Alexander se dirigió al aparcamiento sin decir una palabra.
Keith continuó: «Sabes, Alexander, si me hubiera dado cuenta de que Daniela había terminado contigo por completo, no te habría arrastrado conmigo antes. ¿Crees que quedé mal? Quiero decir, me cortó el rollo bastante rápido».
Mientras Keith seguía hablando, notó algo extraño. La mano de Alexander parecía dudar, apretando un poco más el pomo de la puerta del coche en el momento en que Keith mencionó que Daniela lo había superado.

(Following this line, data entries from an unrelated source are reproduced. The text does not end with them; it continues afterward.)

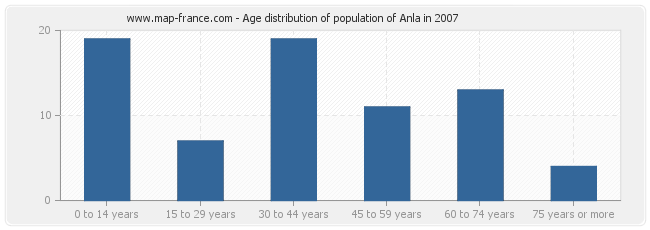 Age distribution of population of Anla in 2007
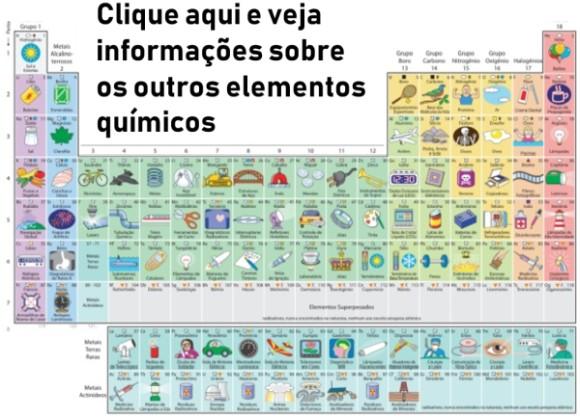 tabela com usos dos elementos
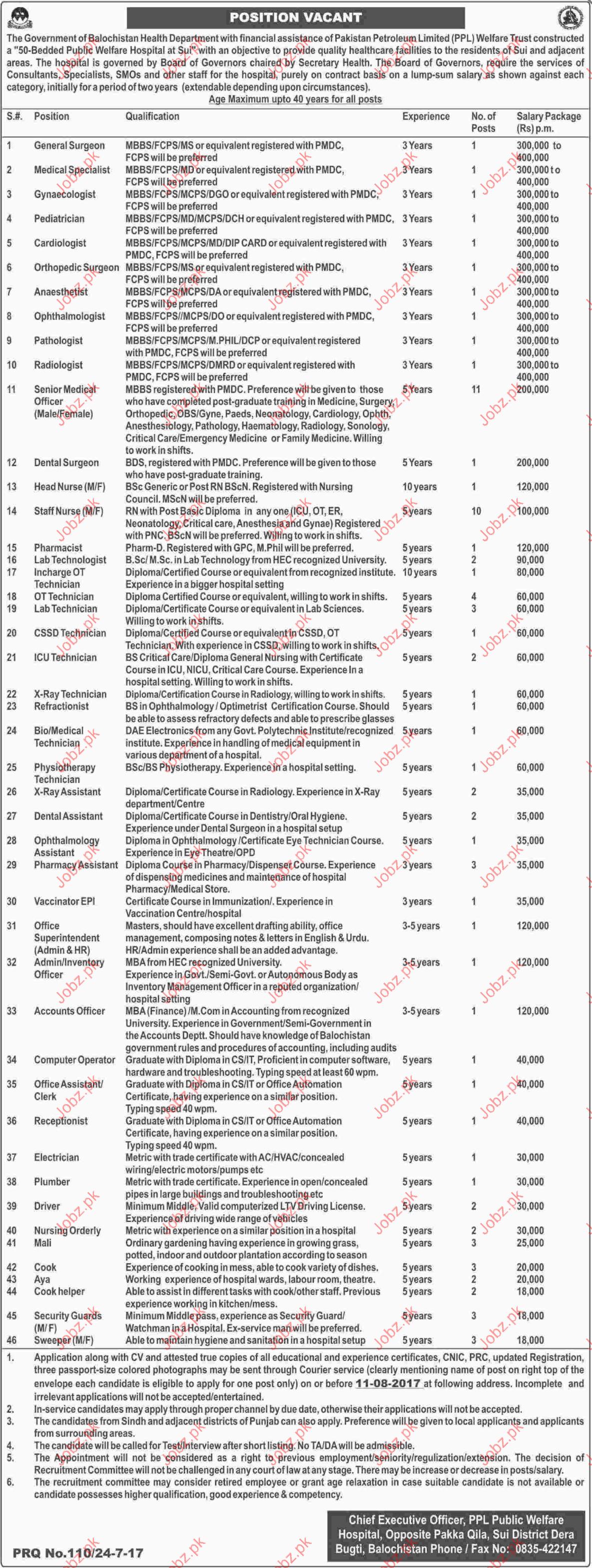Medical Jobs In Health Department Balochistan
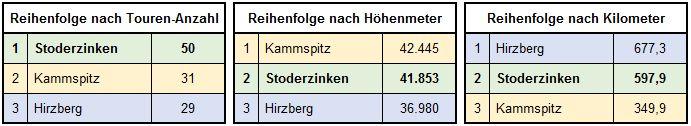 Top-3-Gipfel Stoderzinken - Kammspitz - Hirzberg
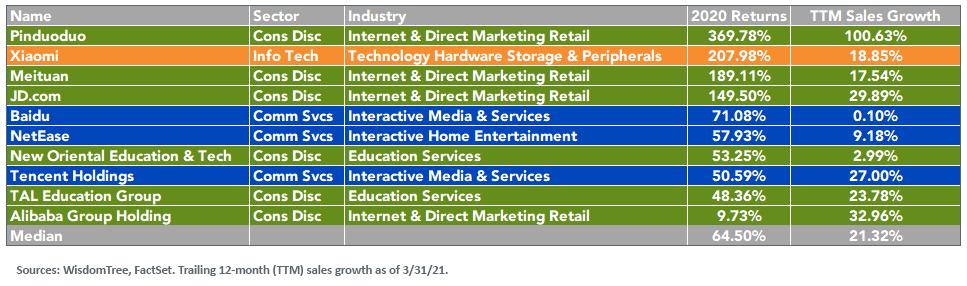 Figure 2_Chins tech companies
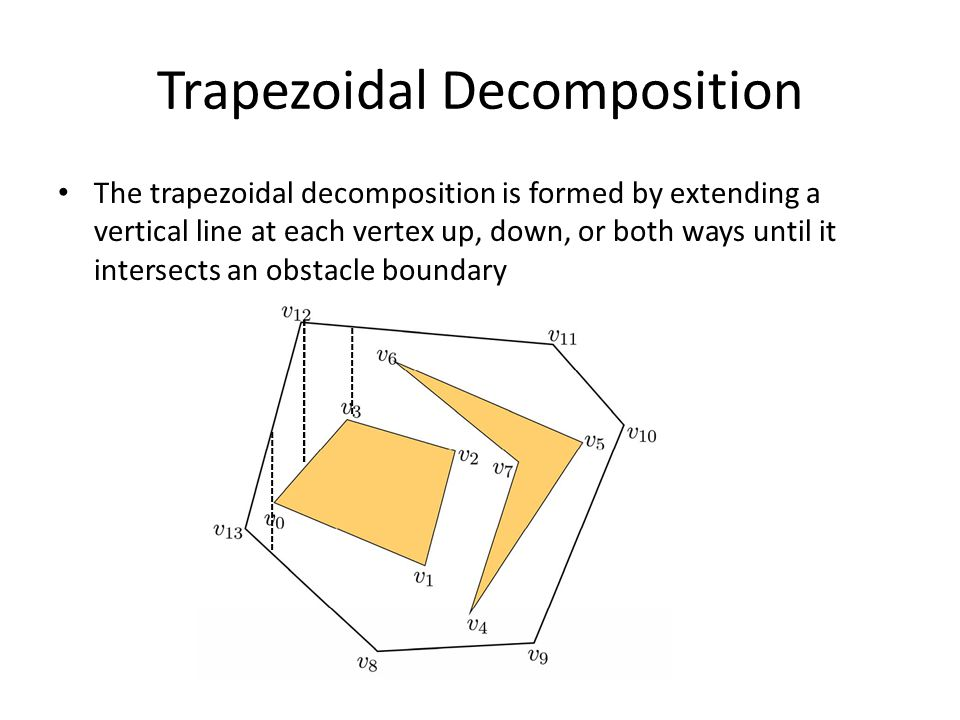 Trapezoidal Decomposition The trapezoidal decomposition is formed by extending a vertical line at each vertex up, down, or both ways until it intersects an obstacle boundary
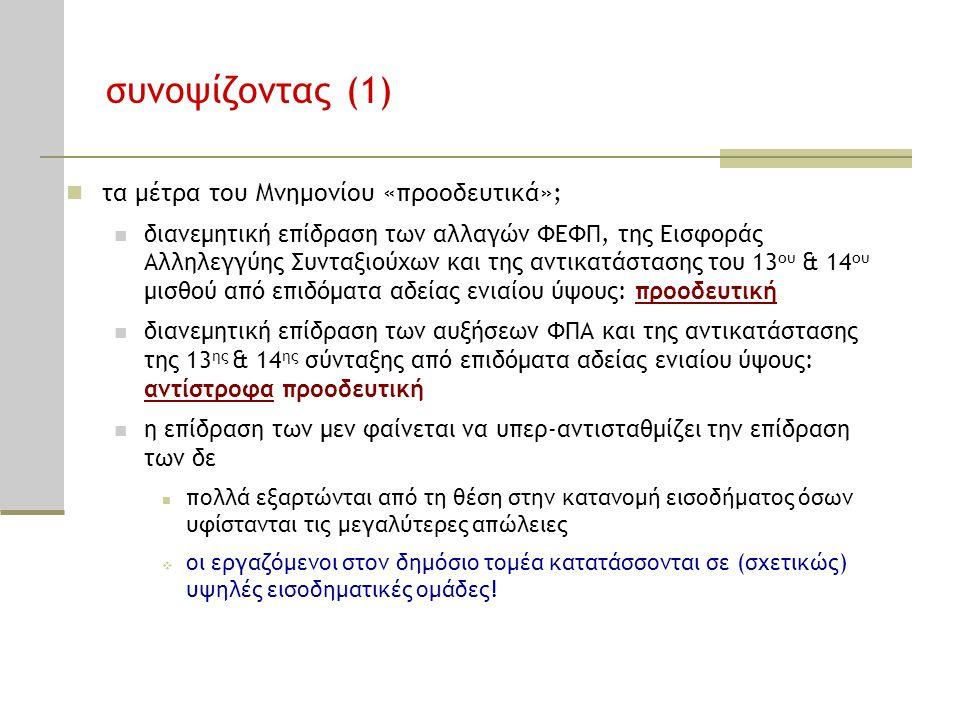 συνοψίζοντας (1)  τα μέτρα του Μνημονίου «προοδευτικά»;  διανεμητική επίδραση των αλλαγών ΦΕΦΠ, της Εισφοράς Αλληλεγγύης Συνταξιούχων και της αντικα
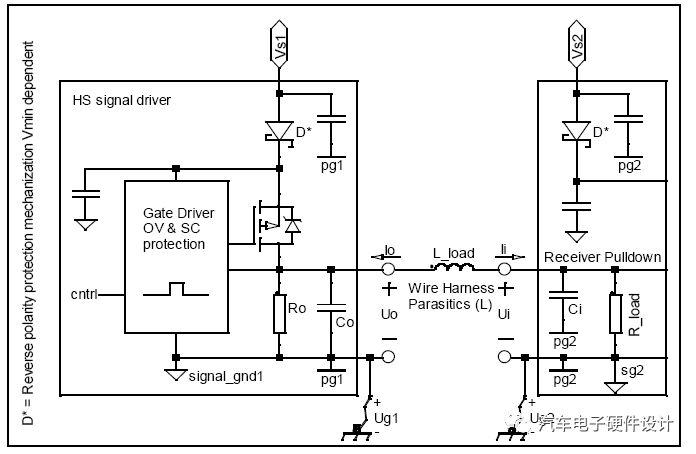 ams推出全新环境光和接近传感器系列产品0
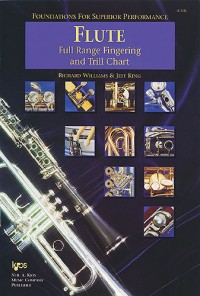 Foundations For Superior Performance Fingering & Trill Chart Flute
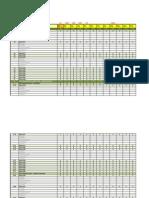 Dashboard Report Template Non-Prod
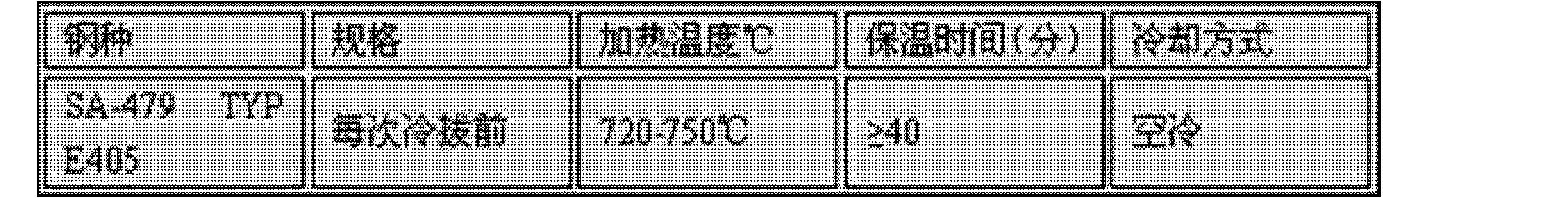 Figure CN103921079AD00111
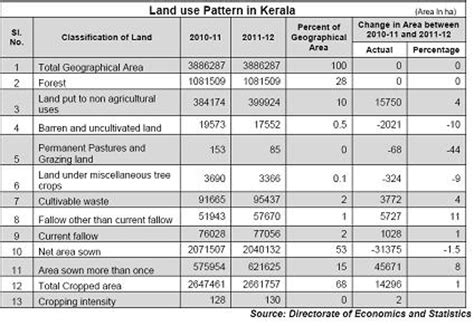 land pattern meaning land use pattern in india 1000 free patterns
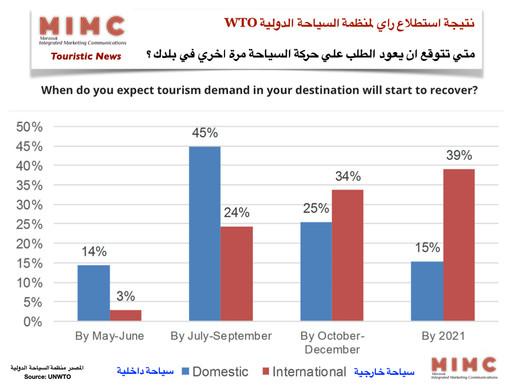 توقع معظم الخبراء استعادة حركة السفر الدولي في أفريقيا والشرق الأوسط في عام 2020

Keith parpadeó, sus instintos se pusieron en marcha. Alexander no estaba tan indiferente a ella como intentaba hacer creer a todos.
Keith vio su oportunidad y se inclinó hacia él.
«Alexander, las mujeres como Daniela son únicas y merecen ser tratadas bien. Es hermosa, exitosa y está recibiendo atención de todas partes. Si no haces nada, alguien más lo hará. ¿Y Joyce? Es una bomba de tiempo, y su madre no es mejor. Si te casas con ella, te arrepentirás todos los días. Piénsalo: hace tres meses, Daniela se esforzaba por hacerte feliz. Incluso ahora, a pesar de lo distante que está actuando, todavía hay un poco de calidez en ella. Si dejas de lado tu orgullo y te disculpas, estoy seguro de que te perdonará. Entonces, ¿por qué sigues actuando como si no te importara en absoluto?
El rostro de Alexander se tensó, su frustración era evidente. Abrió de golpe la puerta del coche y, antes de cerrarla de golpe, espetó: «¿Ahora todo tiene que girar en torno a ella?».
La puerta se cerró de golpe y su coche rugió, arrancando en la noche y mezclándose con el tráfico.
Keith se quedó atrás, viendo desaparecer las luces traseras. Con un profundo suspiro, sacudió la cabeza y murmuró en voz baja: «Si llega el día en que ella realmente ya no te ame, te quedarás rogando y suplicando».
Alexander no oyó nada de lo que Keith había dicho. Bajó a toda velocidad por la carretera, con la mente en otra parte.
Cuando llegó a casa, las luces del salón seguían encendidas. Richard estaba allí, claramente ansioso por saber cómo le había ido con Daniela.
Antes de que Alexander pudiera siquiera atravesar la puerta, Richard intervino con una sonrisa.
—¿Y bien? ¿Cómo te fue? He oído que la mitad de los solteros de Olisvine estaban en la sala de conciertos esta noche.
Tenías un sitio de primera. ¿Te ha visto Daniela?
Sí, respondió Alexander con rotundidad.
La cara de Richard se iluminó de esperanza. Sonriendo como si el resultado ya estuviera decidido, preguntó: «¿Y? ¿Hablaste con ella? ¿Le propusiste volver juntos?».
La expresión de Alexander se volvió fría.
«No».
La sonrisa de Richard se desvaneció y frunció el ceño.